En Alto Hospicio, ubicado sobre la meseta del desierto de Atacama a casi 600 metros de altitud, hemos visto cómo la expansión urbana obliga a soterrar cada vez más infraestructura en condiciones que no son las del macizo rocoso típico de la cordillera. Los suelos aquí, frecuentemente depósitos de limos arenosos con sales y costras de cementación errática, plantean un desafío distinto al de un túnel en roca dura. El análisis geotécnico para excavaciones en suelos blandos o muy sueltos requiere anticipar el comportamiento tenso-deformacional del macizo antes de que la tuneladora o el método de avance y destroza inicie la perforación. Nuestro equipo técnico aborda cada campaña con una combinación de sondajes con ensayo SPT para definir la compacidad del perfil y resistividad eléctrica para mapear anomalías salinas y variaciones de humedad que suelen pasar desapercibidas en una exploración convencional, integrando luego todo en modelos de elementos finitos para simular la convergencia esperada.
Un metro de avance mal caracterizado en suelo blando puede generar asentamientos superficiales que comprometan viviendas y colectores en superficie.
Descripción del proceso
La diferencia entre un perfil en el sector de La Pampa y otro cercano a las quebradas que bajan hacia el borde costero es sustancial: mientras el primero puede mostrar costras de yeso y cloruros que dan una falsa sensación de competencia, el segundo suele esconder lentes de arena suelta con saturación ocasional. Un análisis geotécnico para túneles en suelo blando en Alto Hospicio debe caracterizar con precisión la rigidez a pequeñas deformaciones, el módulo de Young drenado y no drenado, y la susceptibilidad al colapso por humedecimiento. Para eso ejecutamos ensayos de clasificación completos como granulometría por tamizado y límites de Atterberg, complementados con celdas triaxiales consolidadas no drenadas que permiten obtener la envolvente de resistencia pico y residual. La presencia de sales solubles exige cuantificar el potencial de agresividad química del terreno al concreto del revestimiento, un parámetro que en esta zona omitir puede salir caro a mediano plazo.
Preguntas comunes
¿Qué tipo de ensayos de laboratorio son indispensables para un túnel en suelo blando en Alto Hospicio?

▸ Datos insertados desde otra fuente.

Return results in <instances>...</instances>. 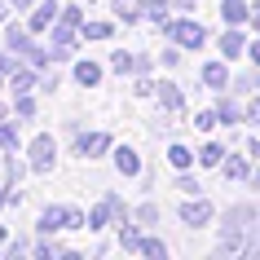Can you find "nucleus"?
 <instances>
[{
	"label": "nucleus",
	"mask_w": 260,
	"mask_h": 260,
	"mask_svg": "<svg viewBox=\"0 0 260 260\" xmlns=\"http://www.w3.org/2000/svg\"><path fill=\"white\" fill-rule=\"evenodd\" d=\"M80 225V212H44V230H71Z\"/></svg>",
	"instance_id": "obj_1"
},
{
	"label": "nucleus",
	"mask_w": 260,
	"mask_h": 260,
	"mask_svg": "<svg viewBox=\"0 0 260 260\" xmlns=\"http://www.w3.org/2000/svg\"><path fill=\"white\" fill-rule=\"evenodd\" d=\"M119 168H123V172H137V159H133V150H119Z\"/></svg>",
	"instance_id": "obj_2"
},
{
	"label": "nucleus",
	"mask_w": 260,
	"mask_h": 260,
	"mask_svg": "<svg viewBox=\"0 0 260 260\" xmlns=\"http://www.w3.org/2000/svg\"><path fill=\"white\" fill-rule=\"evenodd\" d=\"M185 220H207V203H199V207H185Z\"/></svg>",
	"instance_id": "obj_3"
}]
</instances>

Además de la clasificación básica (granulometría, plasticidad y contenido de humedad), es indispensable ejecutar ensayos triaxiales consolidados no drenados con medición de presión de poros para definir la resistencia al corte efectiva. También se requieren análisis químicos del suelo para cuantificar sulfatos, cloruros y pH, debido a la alta agresividad salina de los suelos del desierto, parámetro que define el tipo de cemento a usar en el revestimiento definitivo.
¿En qué rango de inversión se sitúa un estudio geotécnico completo para un túnel en esta zona?
Un estudio integral que incluya campaña de sondajes profundos, ensayos de laboratorio especializados y modelamiento numérico 2D para un tramo representativo en Alto Hospicio suele tener un costo de referencia entre $2.067.000 y $8.361.000, dependiendo de la longitud del trazado, la profundidad de la clave y la cantidad de secciones de análisis requeridas por el mandante.
¿Cómo se mitiga el riesgo de asentamientos en superficie durante la excavación?
La mitigación parte por un modelo geotécnico realista que identifique los lentes de baja compacidad. Durante la excavación, se controla la presión en el frente con métodos de avance y destroza o escudo presurizado, se aplica shotcrete reforzado con fibra de acero en anillo cerrado inmediato tras el desate, y se monitorea la convergencia y los asentamientos superficiales con cintas extensométricas y nivelación geométrica de alta precisión cada 12 horas.